### WORK ITEM
The lines you return should be those containing the string "over", taken from the data below.

### DATA SUPPLIED
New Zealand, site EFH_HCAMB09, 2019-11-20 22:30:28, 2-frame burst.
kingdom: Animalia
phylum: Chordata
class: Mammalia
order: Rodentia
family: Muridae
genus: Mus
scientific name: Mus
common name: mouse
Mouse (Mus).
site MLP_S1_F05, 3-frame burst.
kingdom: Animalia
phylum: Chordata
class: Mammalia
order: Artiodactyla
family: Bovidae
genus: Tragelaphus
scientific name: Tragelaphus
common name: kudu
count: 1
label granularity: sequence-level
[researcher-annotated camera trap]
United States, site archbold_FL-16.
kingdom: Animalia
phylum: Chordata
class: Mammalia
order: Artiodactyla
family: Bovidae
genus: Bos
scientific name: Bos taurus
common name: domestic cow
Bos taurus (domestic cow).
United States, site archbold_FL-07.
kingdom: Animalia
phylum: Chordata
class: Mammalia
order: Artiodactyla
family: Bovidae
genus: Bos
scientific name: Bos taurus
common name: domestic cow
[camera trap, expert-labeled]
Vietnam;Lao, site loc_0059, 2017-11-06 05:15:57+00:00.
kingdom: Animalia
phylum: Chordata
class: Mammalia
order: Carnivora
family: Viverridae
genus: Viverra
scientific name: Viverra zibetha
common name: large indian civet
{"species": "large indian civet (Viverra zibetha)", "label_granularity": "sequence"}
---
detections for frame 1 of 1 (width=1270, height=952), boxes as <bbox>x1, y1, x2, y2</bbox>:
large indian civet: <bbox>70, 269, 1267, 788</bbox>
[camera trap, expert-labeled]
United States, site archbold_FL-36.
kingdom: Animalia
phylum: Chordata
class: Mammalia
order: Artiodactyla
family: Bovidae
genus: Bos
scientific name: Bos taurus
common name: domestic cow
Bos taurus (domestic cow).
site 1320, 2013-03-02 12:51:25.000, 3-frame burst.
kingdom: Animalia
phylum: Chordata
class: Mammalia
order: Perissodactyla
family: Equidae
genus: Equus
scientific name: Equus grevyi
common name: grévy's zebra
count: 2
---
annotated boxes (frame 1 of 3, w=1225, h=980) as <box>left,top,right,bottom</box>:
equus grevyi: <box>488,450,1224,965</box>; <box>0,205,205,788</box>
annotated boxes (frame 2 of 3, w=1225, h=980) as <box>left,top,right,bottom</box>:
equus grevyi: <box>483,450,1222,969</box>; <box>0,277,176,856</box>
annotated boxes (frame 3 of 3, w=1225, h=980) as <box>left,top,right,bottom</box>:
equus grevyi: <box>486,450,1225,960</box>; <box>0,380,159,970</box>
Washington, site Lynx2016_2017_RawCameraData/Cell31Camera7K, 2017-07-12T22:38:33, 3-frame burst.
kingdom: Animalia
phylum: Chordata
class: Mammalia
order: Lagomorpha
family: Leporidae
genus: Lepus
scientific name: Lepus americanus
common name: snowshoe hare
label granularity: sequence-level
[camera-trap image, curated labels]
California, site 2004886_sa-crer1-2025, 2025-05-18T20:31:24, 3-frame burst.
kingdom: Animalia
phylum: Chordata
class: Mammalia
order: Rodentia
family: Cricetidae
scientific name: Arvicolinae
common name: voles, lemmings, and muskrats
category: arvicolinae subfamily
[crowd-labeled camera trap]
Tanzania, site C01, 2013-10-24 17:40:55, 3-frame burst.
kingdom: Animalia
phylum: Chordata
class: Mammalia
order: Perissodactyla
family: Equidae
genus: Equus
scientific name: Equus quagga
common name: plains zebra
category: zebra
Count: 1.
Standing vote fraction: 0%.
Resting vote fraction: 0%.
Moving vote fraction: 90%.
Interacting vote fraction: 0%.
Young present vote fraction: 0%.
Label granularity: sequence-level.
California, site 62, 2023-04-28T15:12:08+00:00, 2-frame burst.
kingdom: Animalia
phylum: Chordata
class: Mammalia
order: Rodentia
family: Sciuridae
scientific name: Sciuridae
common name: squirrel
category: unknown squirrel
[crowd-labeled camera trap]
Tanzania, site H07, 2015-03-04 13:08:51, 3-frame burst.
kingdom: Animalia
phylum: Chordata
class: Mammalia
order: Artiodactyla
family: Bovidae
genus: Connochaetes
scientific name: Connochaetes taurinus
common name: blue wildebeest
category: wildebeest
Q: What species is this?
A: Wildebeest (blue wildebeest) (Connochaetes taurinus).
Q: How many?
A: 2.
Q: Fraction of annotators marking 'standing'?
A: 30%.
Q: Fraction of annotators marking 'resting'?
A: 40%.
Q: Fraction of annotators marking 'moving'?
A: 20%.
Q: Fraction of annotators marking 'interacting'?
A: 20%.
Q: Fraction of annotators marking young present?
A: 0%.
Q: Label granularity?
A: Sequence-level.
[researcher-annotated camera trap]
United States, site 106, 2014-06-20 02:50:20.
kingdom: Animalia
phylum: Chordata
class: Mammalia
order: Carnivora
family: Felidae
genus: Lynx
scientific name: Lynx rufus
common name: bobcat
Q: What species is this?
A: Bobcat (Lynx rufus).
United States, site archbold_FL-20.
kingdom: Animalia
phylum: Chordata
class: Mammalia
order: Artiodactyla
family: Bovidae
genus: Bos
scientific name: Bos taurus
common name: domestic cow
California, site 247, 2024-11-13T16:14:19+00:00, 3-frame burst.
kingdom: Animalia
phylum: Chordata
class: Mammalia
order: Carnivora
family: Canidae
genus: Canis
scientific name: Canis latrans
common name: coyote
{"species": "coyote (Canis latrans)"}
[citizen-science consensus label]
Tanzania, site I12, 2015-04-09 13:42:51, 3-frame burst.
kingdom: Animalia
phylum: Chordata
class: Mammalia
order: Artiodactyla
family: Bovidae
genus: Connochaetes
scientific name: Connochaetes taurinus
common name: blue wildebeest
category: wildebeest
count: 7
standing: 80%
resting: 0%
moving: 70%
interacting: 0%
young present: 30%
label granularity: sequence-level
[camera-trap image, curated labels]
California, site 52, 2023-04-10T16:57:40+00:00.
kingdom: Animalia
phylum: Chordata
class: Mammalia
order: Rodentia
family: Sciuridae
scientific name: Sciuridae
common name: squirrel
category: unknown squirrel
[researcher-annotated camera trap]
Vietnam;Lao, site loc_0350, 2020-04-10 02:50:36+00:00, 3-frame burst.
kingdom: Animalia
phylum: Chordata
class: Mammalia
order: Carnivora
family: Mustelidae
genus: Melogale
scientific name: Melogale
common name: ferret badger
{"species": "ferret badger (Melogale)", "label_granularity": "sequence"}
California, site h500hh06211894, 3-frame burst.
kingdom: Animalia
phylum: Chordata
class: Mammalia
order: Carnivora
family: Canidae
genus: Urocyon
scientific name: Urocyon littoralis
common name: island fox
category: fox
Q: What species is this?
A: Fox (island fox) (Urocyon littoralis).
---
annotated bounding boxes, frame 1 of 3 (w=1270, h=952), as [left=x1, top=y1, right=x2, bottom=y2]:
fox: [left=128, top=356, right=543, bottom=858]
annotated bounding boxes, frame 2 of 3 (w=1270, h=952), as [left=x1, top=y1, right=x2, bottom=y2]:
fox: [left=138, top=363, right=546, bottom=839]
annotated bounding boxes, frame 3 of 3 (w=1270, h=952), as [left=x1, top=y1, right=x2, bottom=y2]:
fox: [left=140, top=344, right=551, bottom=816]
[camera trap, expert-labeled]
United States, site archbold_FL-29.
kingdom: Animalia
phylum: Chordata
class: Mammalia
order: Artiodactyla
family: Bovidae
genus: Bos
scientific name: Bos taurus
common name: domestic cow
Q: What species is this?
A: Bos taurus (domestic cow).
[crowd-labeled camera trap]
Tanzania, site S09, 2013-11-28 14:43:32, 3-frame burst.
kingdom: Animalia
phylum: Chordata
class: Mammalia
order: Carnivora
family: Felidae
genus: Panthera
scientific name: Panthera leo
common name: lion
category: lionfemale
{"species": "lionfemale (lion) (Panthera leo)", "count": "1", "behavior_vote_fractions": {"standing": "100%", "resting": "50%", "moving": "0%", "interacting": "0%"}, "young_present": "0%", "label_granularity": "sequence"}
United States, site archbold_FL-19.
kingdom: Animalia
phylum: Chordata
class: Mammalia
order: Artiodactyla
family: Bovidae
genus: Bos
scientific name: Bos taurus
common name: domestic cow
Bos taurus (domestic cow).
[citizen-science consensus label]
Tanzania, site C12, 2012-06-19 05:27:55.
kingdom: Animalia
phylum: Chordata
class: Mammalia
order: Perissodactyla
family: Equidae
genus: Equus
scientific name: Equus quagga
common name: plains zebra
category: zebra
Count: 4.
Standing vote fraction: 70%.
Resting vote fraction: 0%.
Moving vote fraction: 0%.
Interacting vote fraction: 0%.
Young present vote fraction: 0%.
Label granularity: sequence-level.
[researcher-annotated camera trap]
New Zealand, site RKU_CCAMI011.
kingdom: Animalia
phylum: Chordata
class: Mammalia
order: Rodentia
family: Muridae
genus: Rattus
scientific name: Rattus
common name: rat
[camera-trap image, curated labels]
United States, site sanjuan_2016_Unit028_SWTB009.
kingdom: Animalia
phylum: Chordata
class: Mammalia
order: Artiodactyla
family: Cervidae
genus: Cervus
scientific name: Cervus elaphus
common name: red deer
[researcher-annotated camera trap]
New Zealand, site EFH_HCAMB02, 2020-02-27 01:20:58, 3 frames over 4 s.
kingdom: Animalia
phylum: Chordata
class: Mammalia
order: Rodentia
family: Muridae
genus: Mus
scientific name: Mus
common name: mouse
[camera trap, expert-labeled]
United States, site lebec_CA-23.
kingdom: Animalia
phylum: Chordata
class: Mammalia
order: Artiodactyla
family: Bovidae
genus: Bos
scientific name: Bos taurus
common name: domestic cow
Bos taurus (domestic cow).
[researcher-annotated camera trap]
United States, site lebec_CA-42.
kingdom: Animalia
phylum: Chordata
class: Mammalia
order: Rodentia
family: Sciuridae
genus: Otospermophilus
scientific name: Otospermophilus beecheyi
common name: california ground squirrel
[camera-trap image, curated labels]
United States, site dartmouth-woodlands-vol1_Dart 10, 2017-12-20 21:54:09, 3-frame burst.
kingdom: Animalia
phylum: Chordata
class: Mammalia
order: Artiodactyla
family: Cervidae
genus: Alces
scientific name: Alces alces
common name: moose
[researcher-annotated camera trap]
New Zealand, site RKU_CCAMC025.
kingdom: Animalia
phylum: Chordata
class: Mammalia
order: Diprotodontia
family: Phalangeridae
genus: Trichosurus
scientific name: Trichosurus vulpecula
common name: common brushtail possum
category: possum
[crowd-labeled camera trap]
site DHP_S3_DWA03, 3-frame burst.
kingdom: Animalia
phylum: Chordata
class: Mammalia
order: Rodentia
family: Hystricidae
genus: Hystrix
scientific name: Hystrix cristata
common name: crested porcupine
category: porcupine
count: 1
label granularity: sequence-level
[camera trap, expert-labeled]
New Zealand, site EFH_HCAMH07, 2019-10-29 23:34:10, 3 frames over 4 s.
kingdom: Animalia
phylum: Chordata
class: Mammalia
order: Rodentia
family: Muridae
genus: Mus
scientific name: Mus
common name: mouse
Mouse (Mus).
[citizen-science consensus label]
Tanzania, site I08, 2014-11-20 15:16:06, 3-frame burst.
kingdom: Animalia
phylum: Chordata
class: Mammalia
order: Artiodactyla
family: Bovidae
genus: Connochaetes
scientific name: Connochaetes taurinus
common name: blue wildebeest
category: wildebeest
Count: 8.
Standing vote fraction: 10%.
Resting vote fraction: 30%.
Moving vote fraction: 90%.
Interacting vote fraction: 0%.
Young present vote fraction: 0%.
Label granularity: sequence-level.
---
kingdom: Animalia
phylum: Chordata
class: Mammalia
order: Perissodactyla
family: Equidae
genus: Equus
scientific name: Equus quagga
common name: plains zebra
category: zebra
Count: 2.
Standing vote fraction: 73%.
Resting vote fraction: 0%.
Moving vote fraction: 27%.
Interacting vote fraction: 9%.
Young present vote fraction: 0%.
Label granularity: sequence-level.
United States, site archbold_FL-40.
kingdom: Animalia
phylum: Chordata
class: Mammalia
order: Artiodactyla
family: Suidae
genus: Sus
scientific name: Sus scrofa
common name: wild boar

### PROBLEM SOLUTION
New Zealand, site EFH_HCAMB02, 2020-02-27 01:20:58, 3 frames over 4 s.
New Zealand, site EFH_HCAMH07, 2019-10-29 23:34:10, 3 frames over 4 s.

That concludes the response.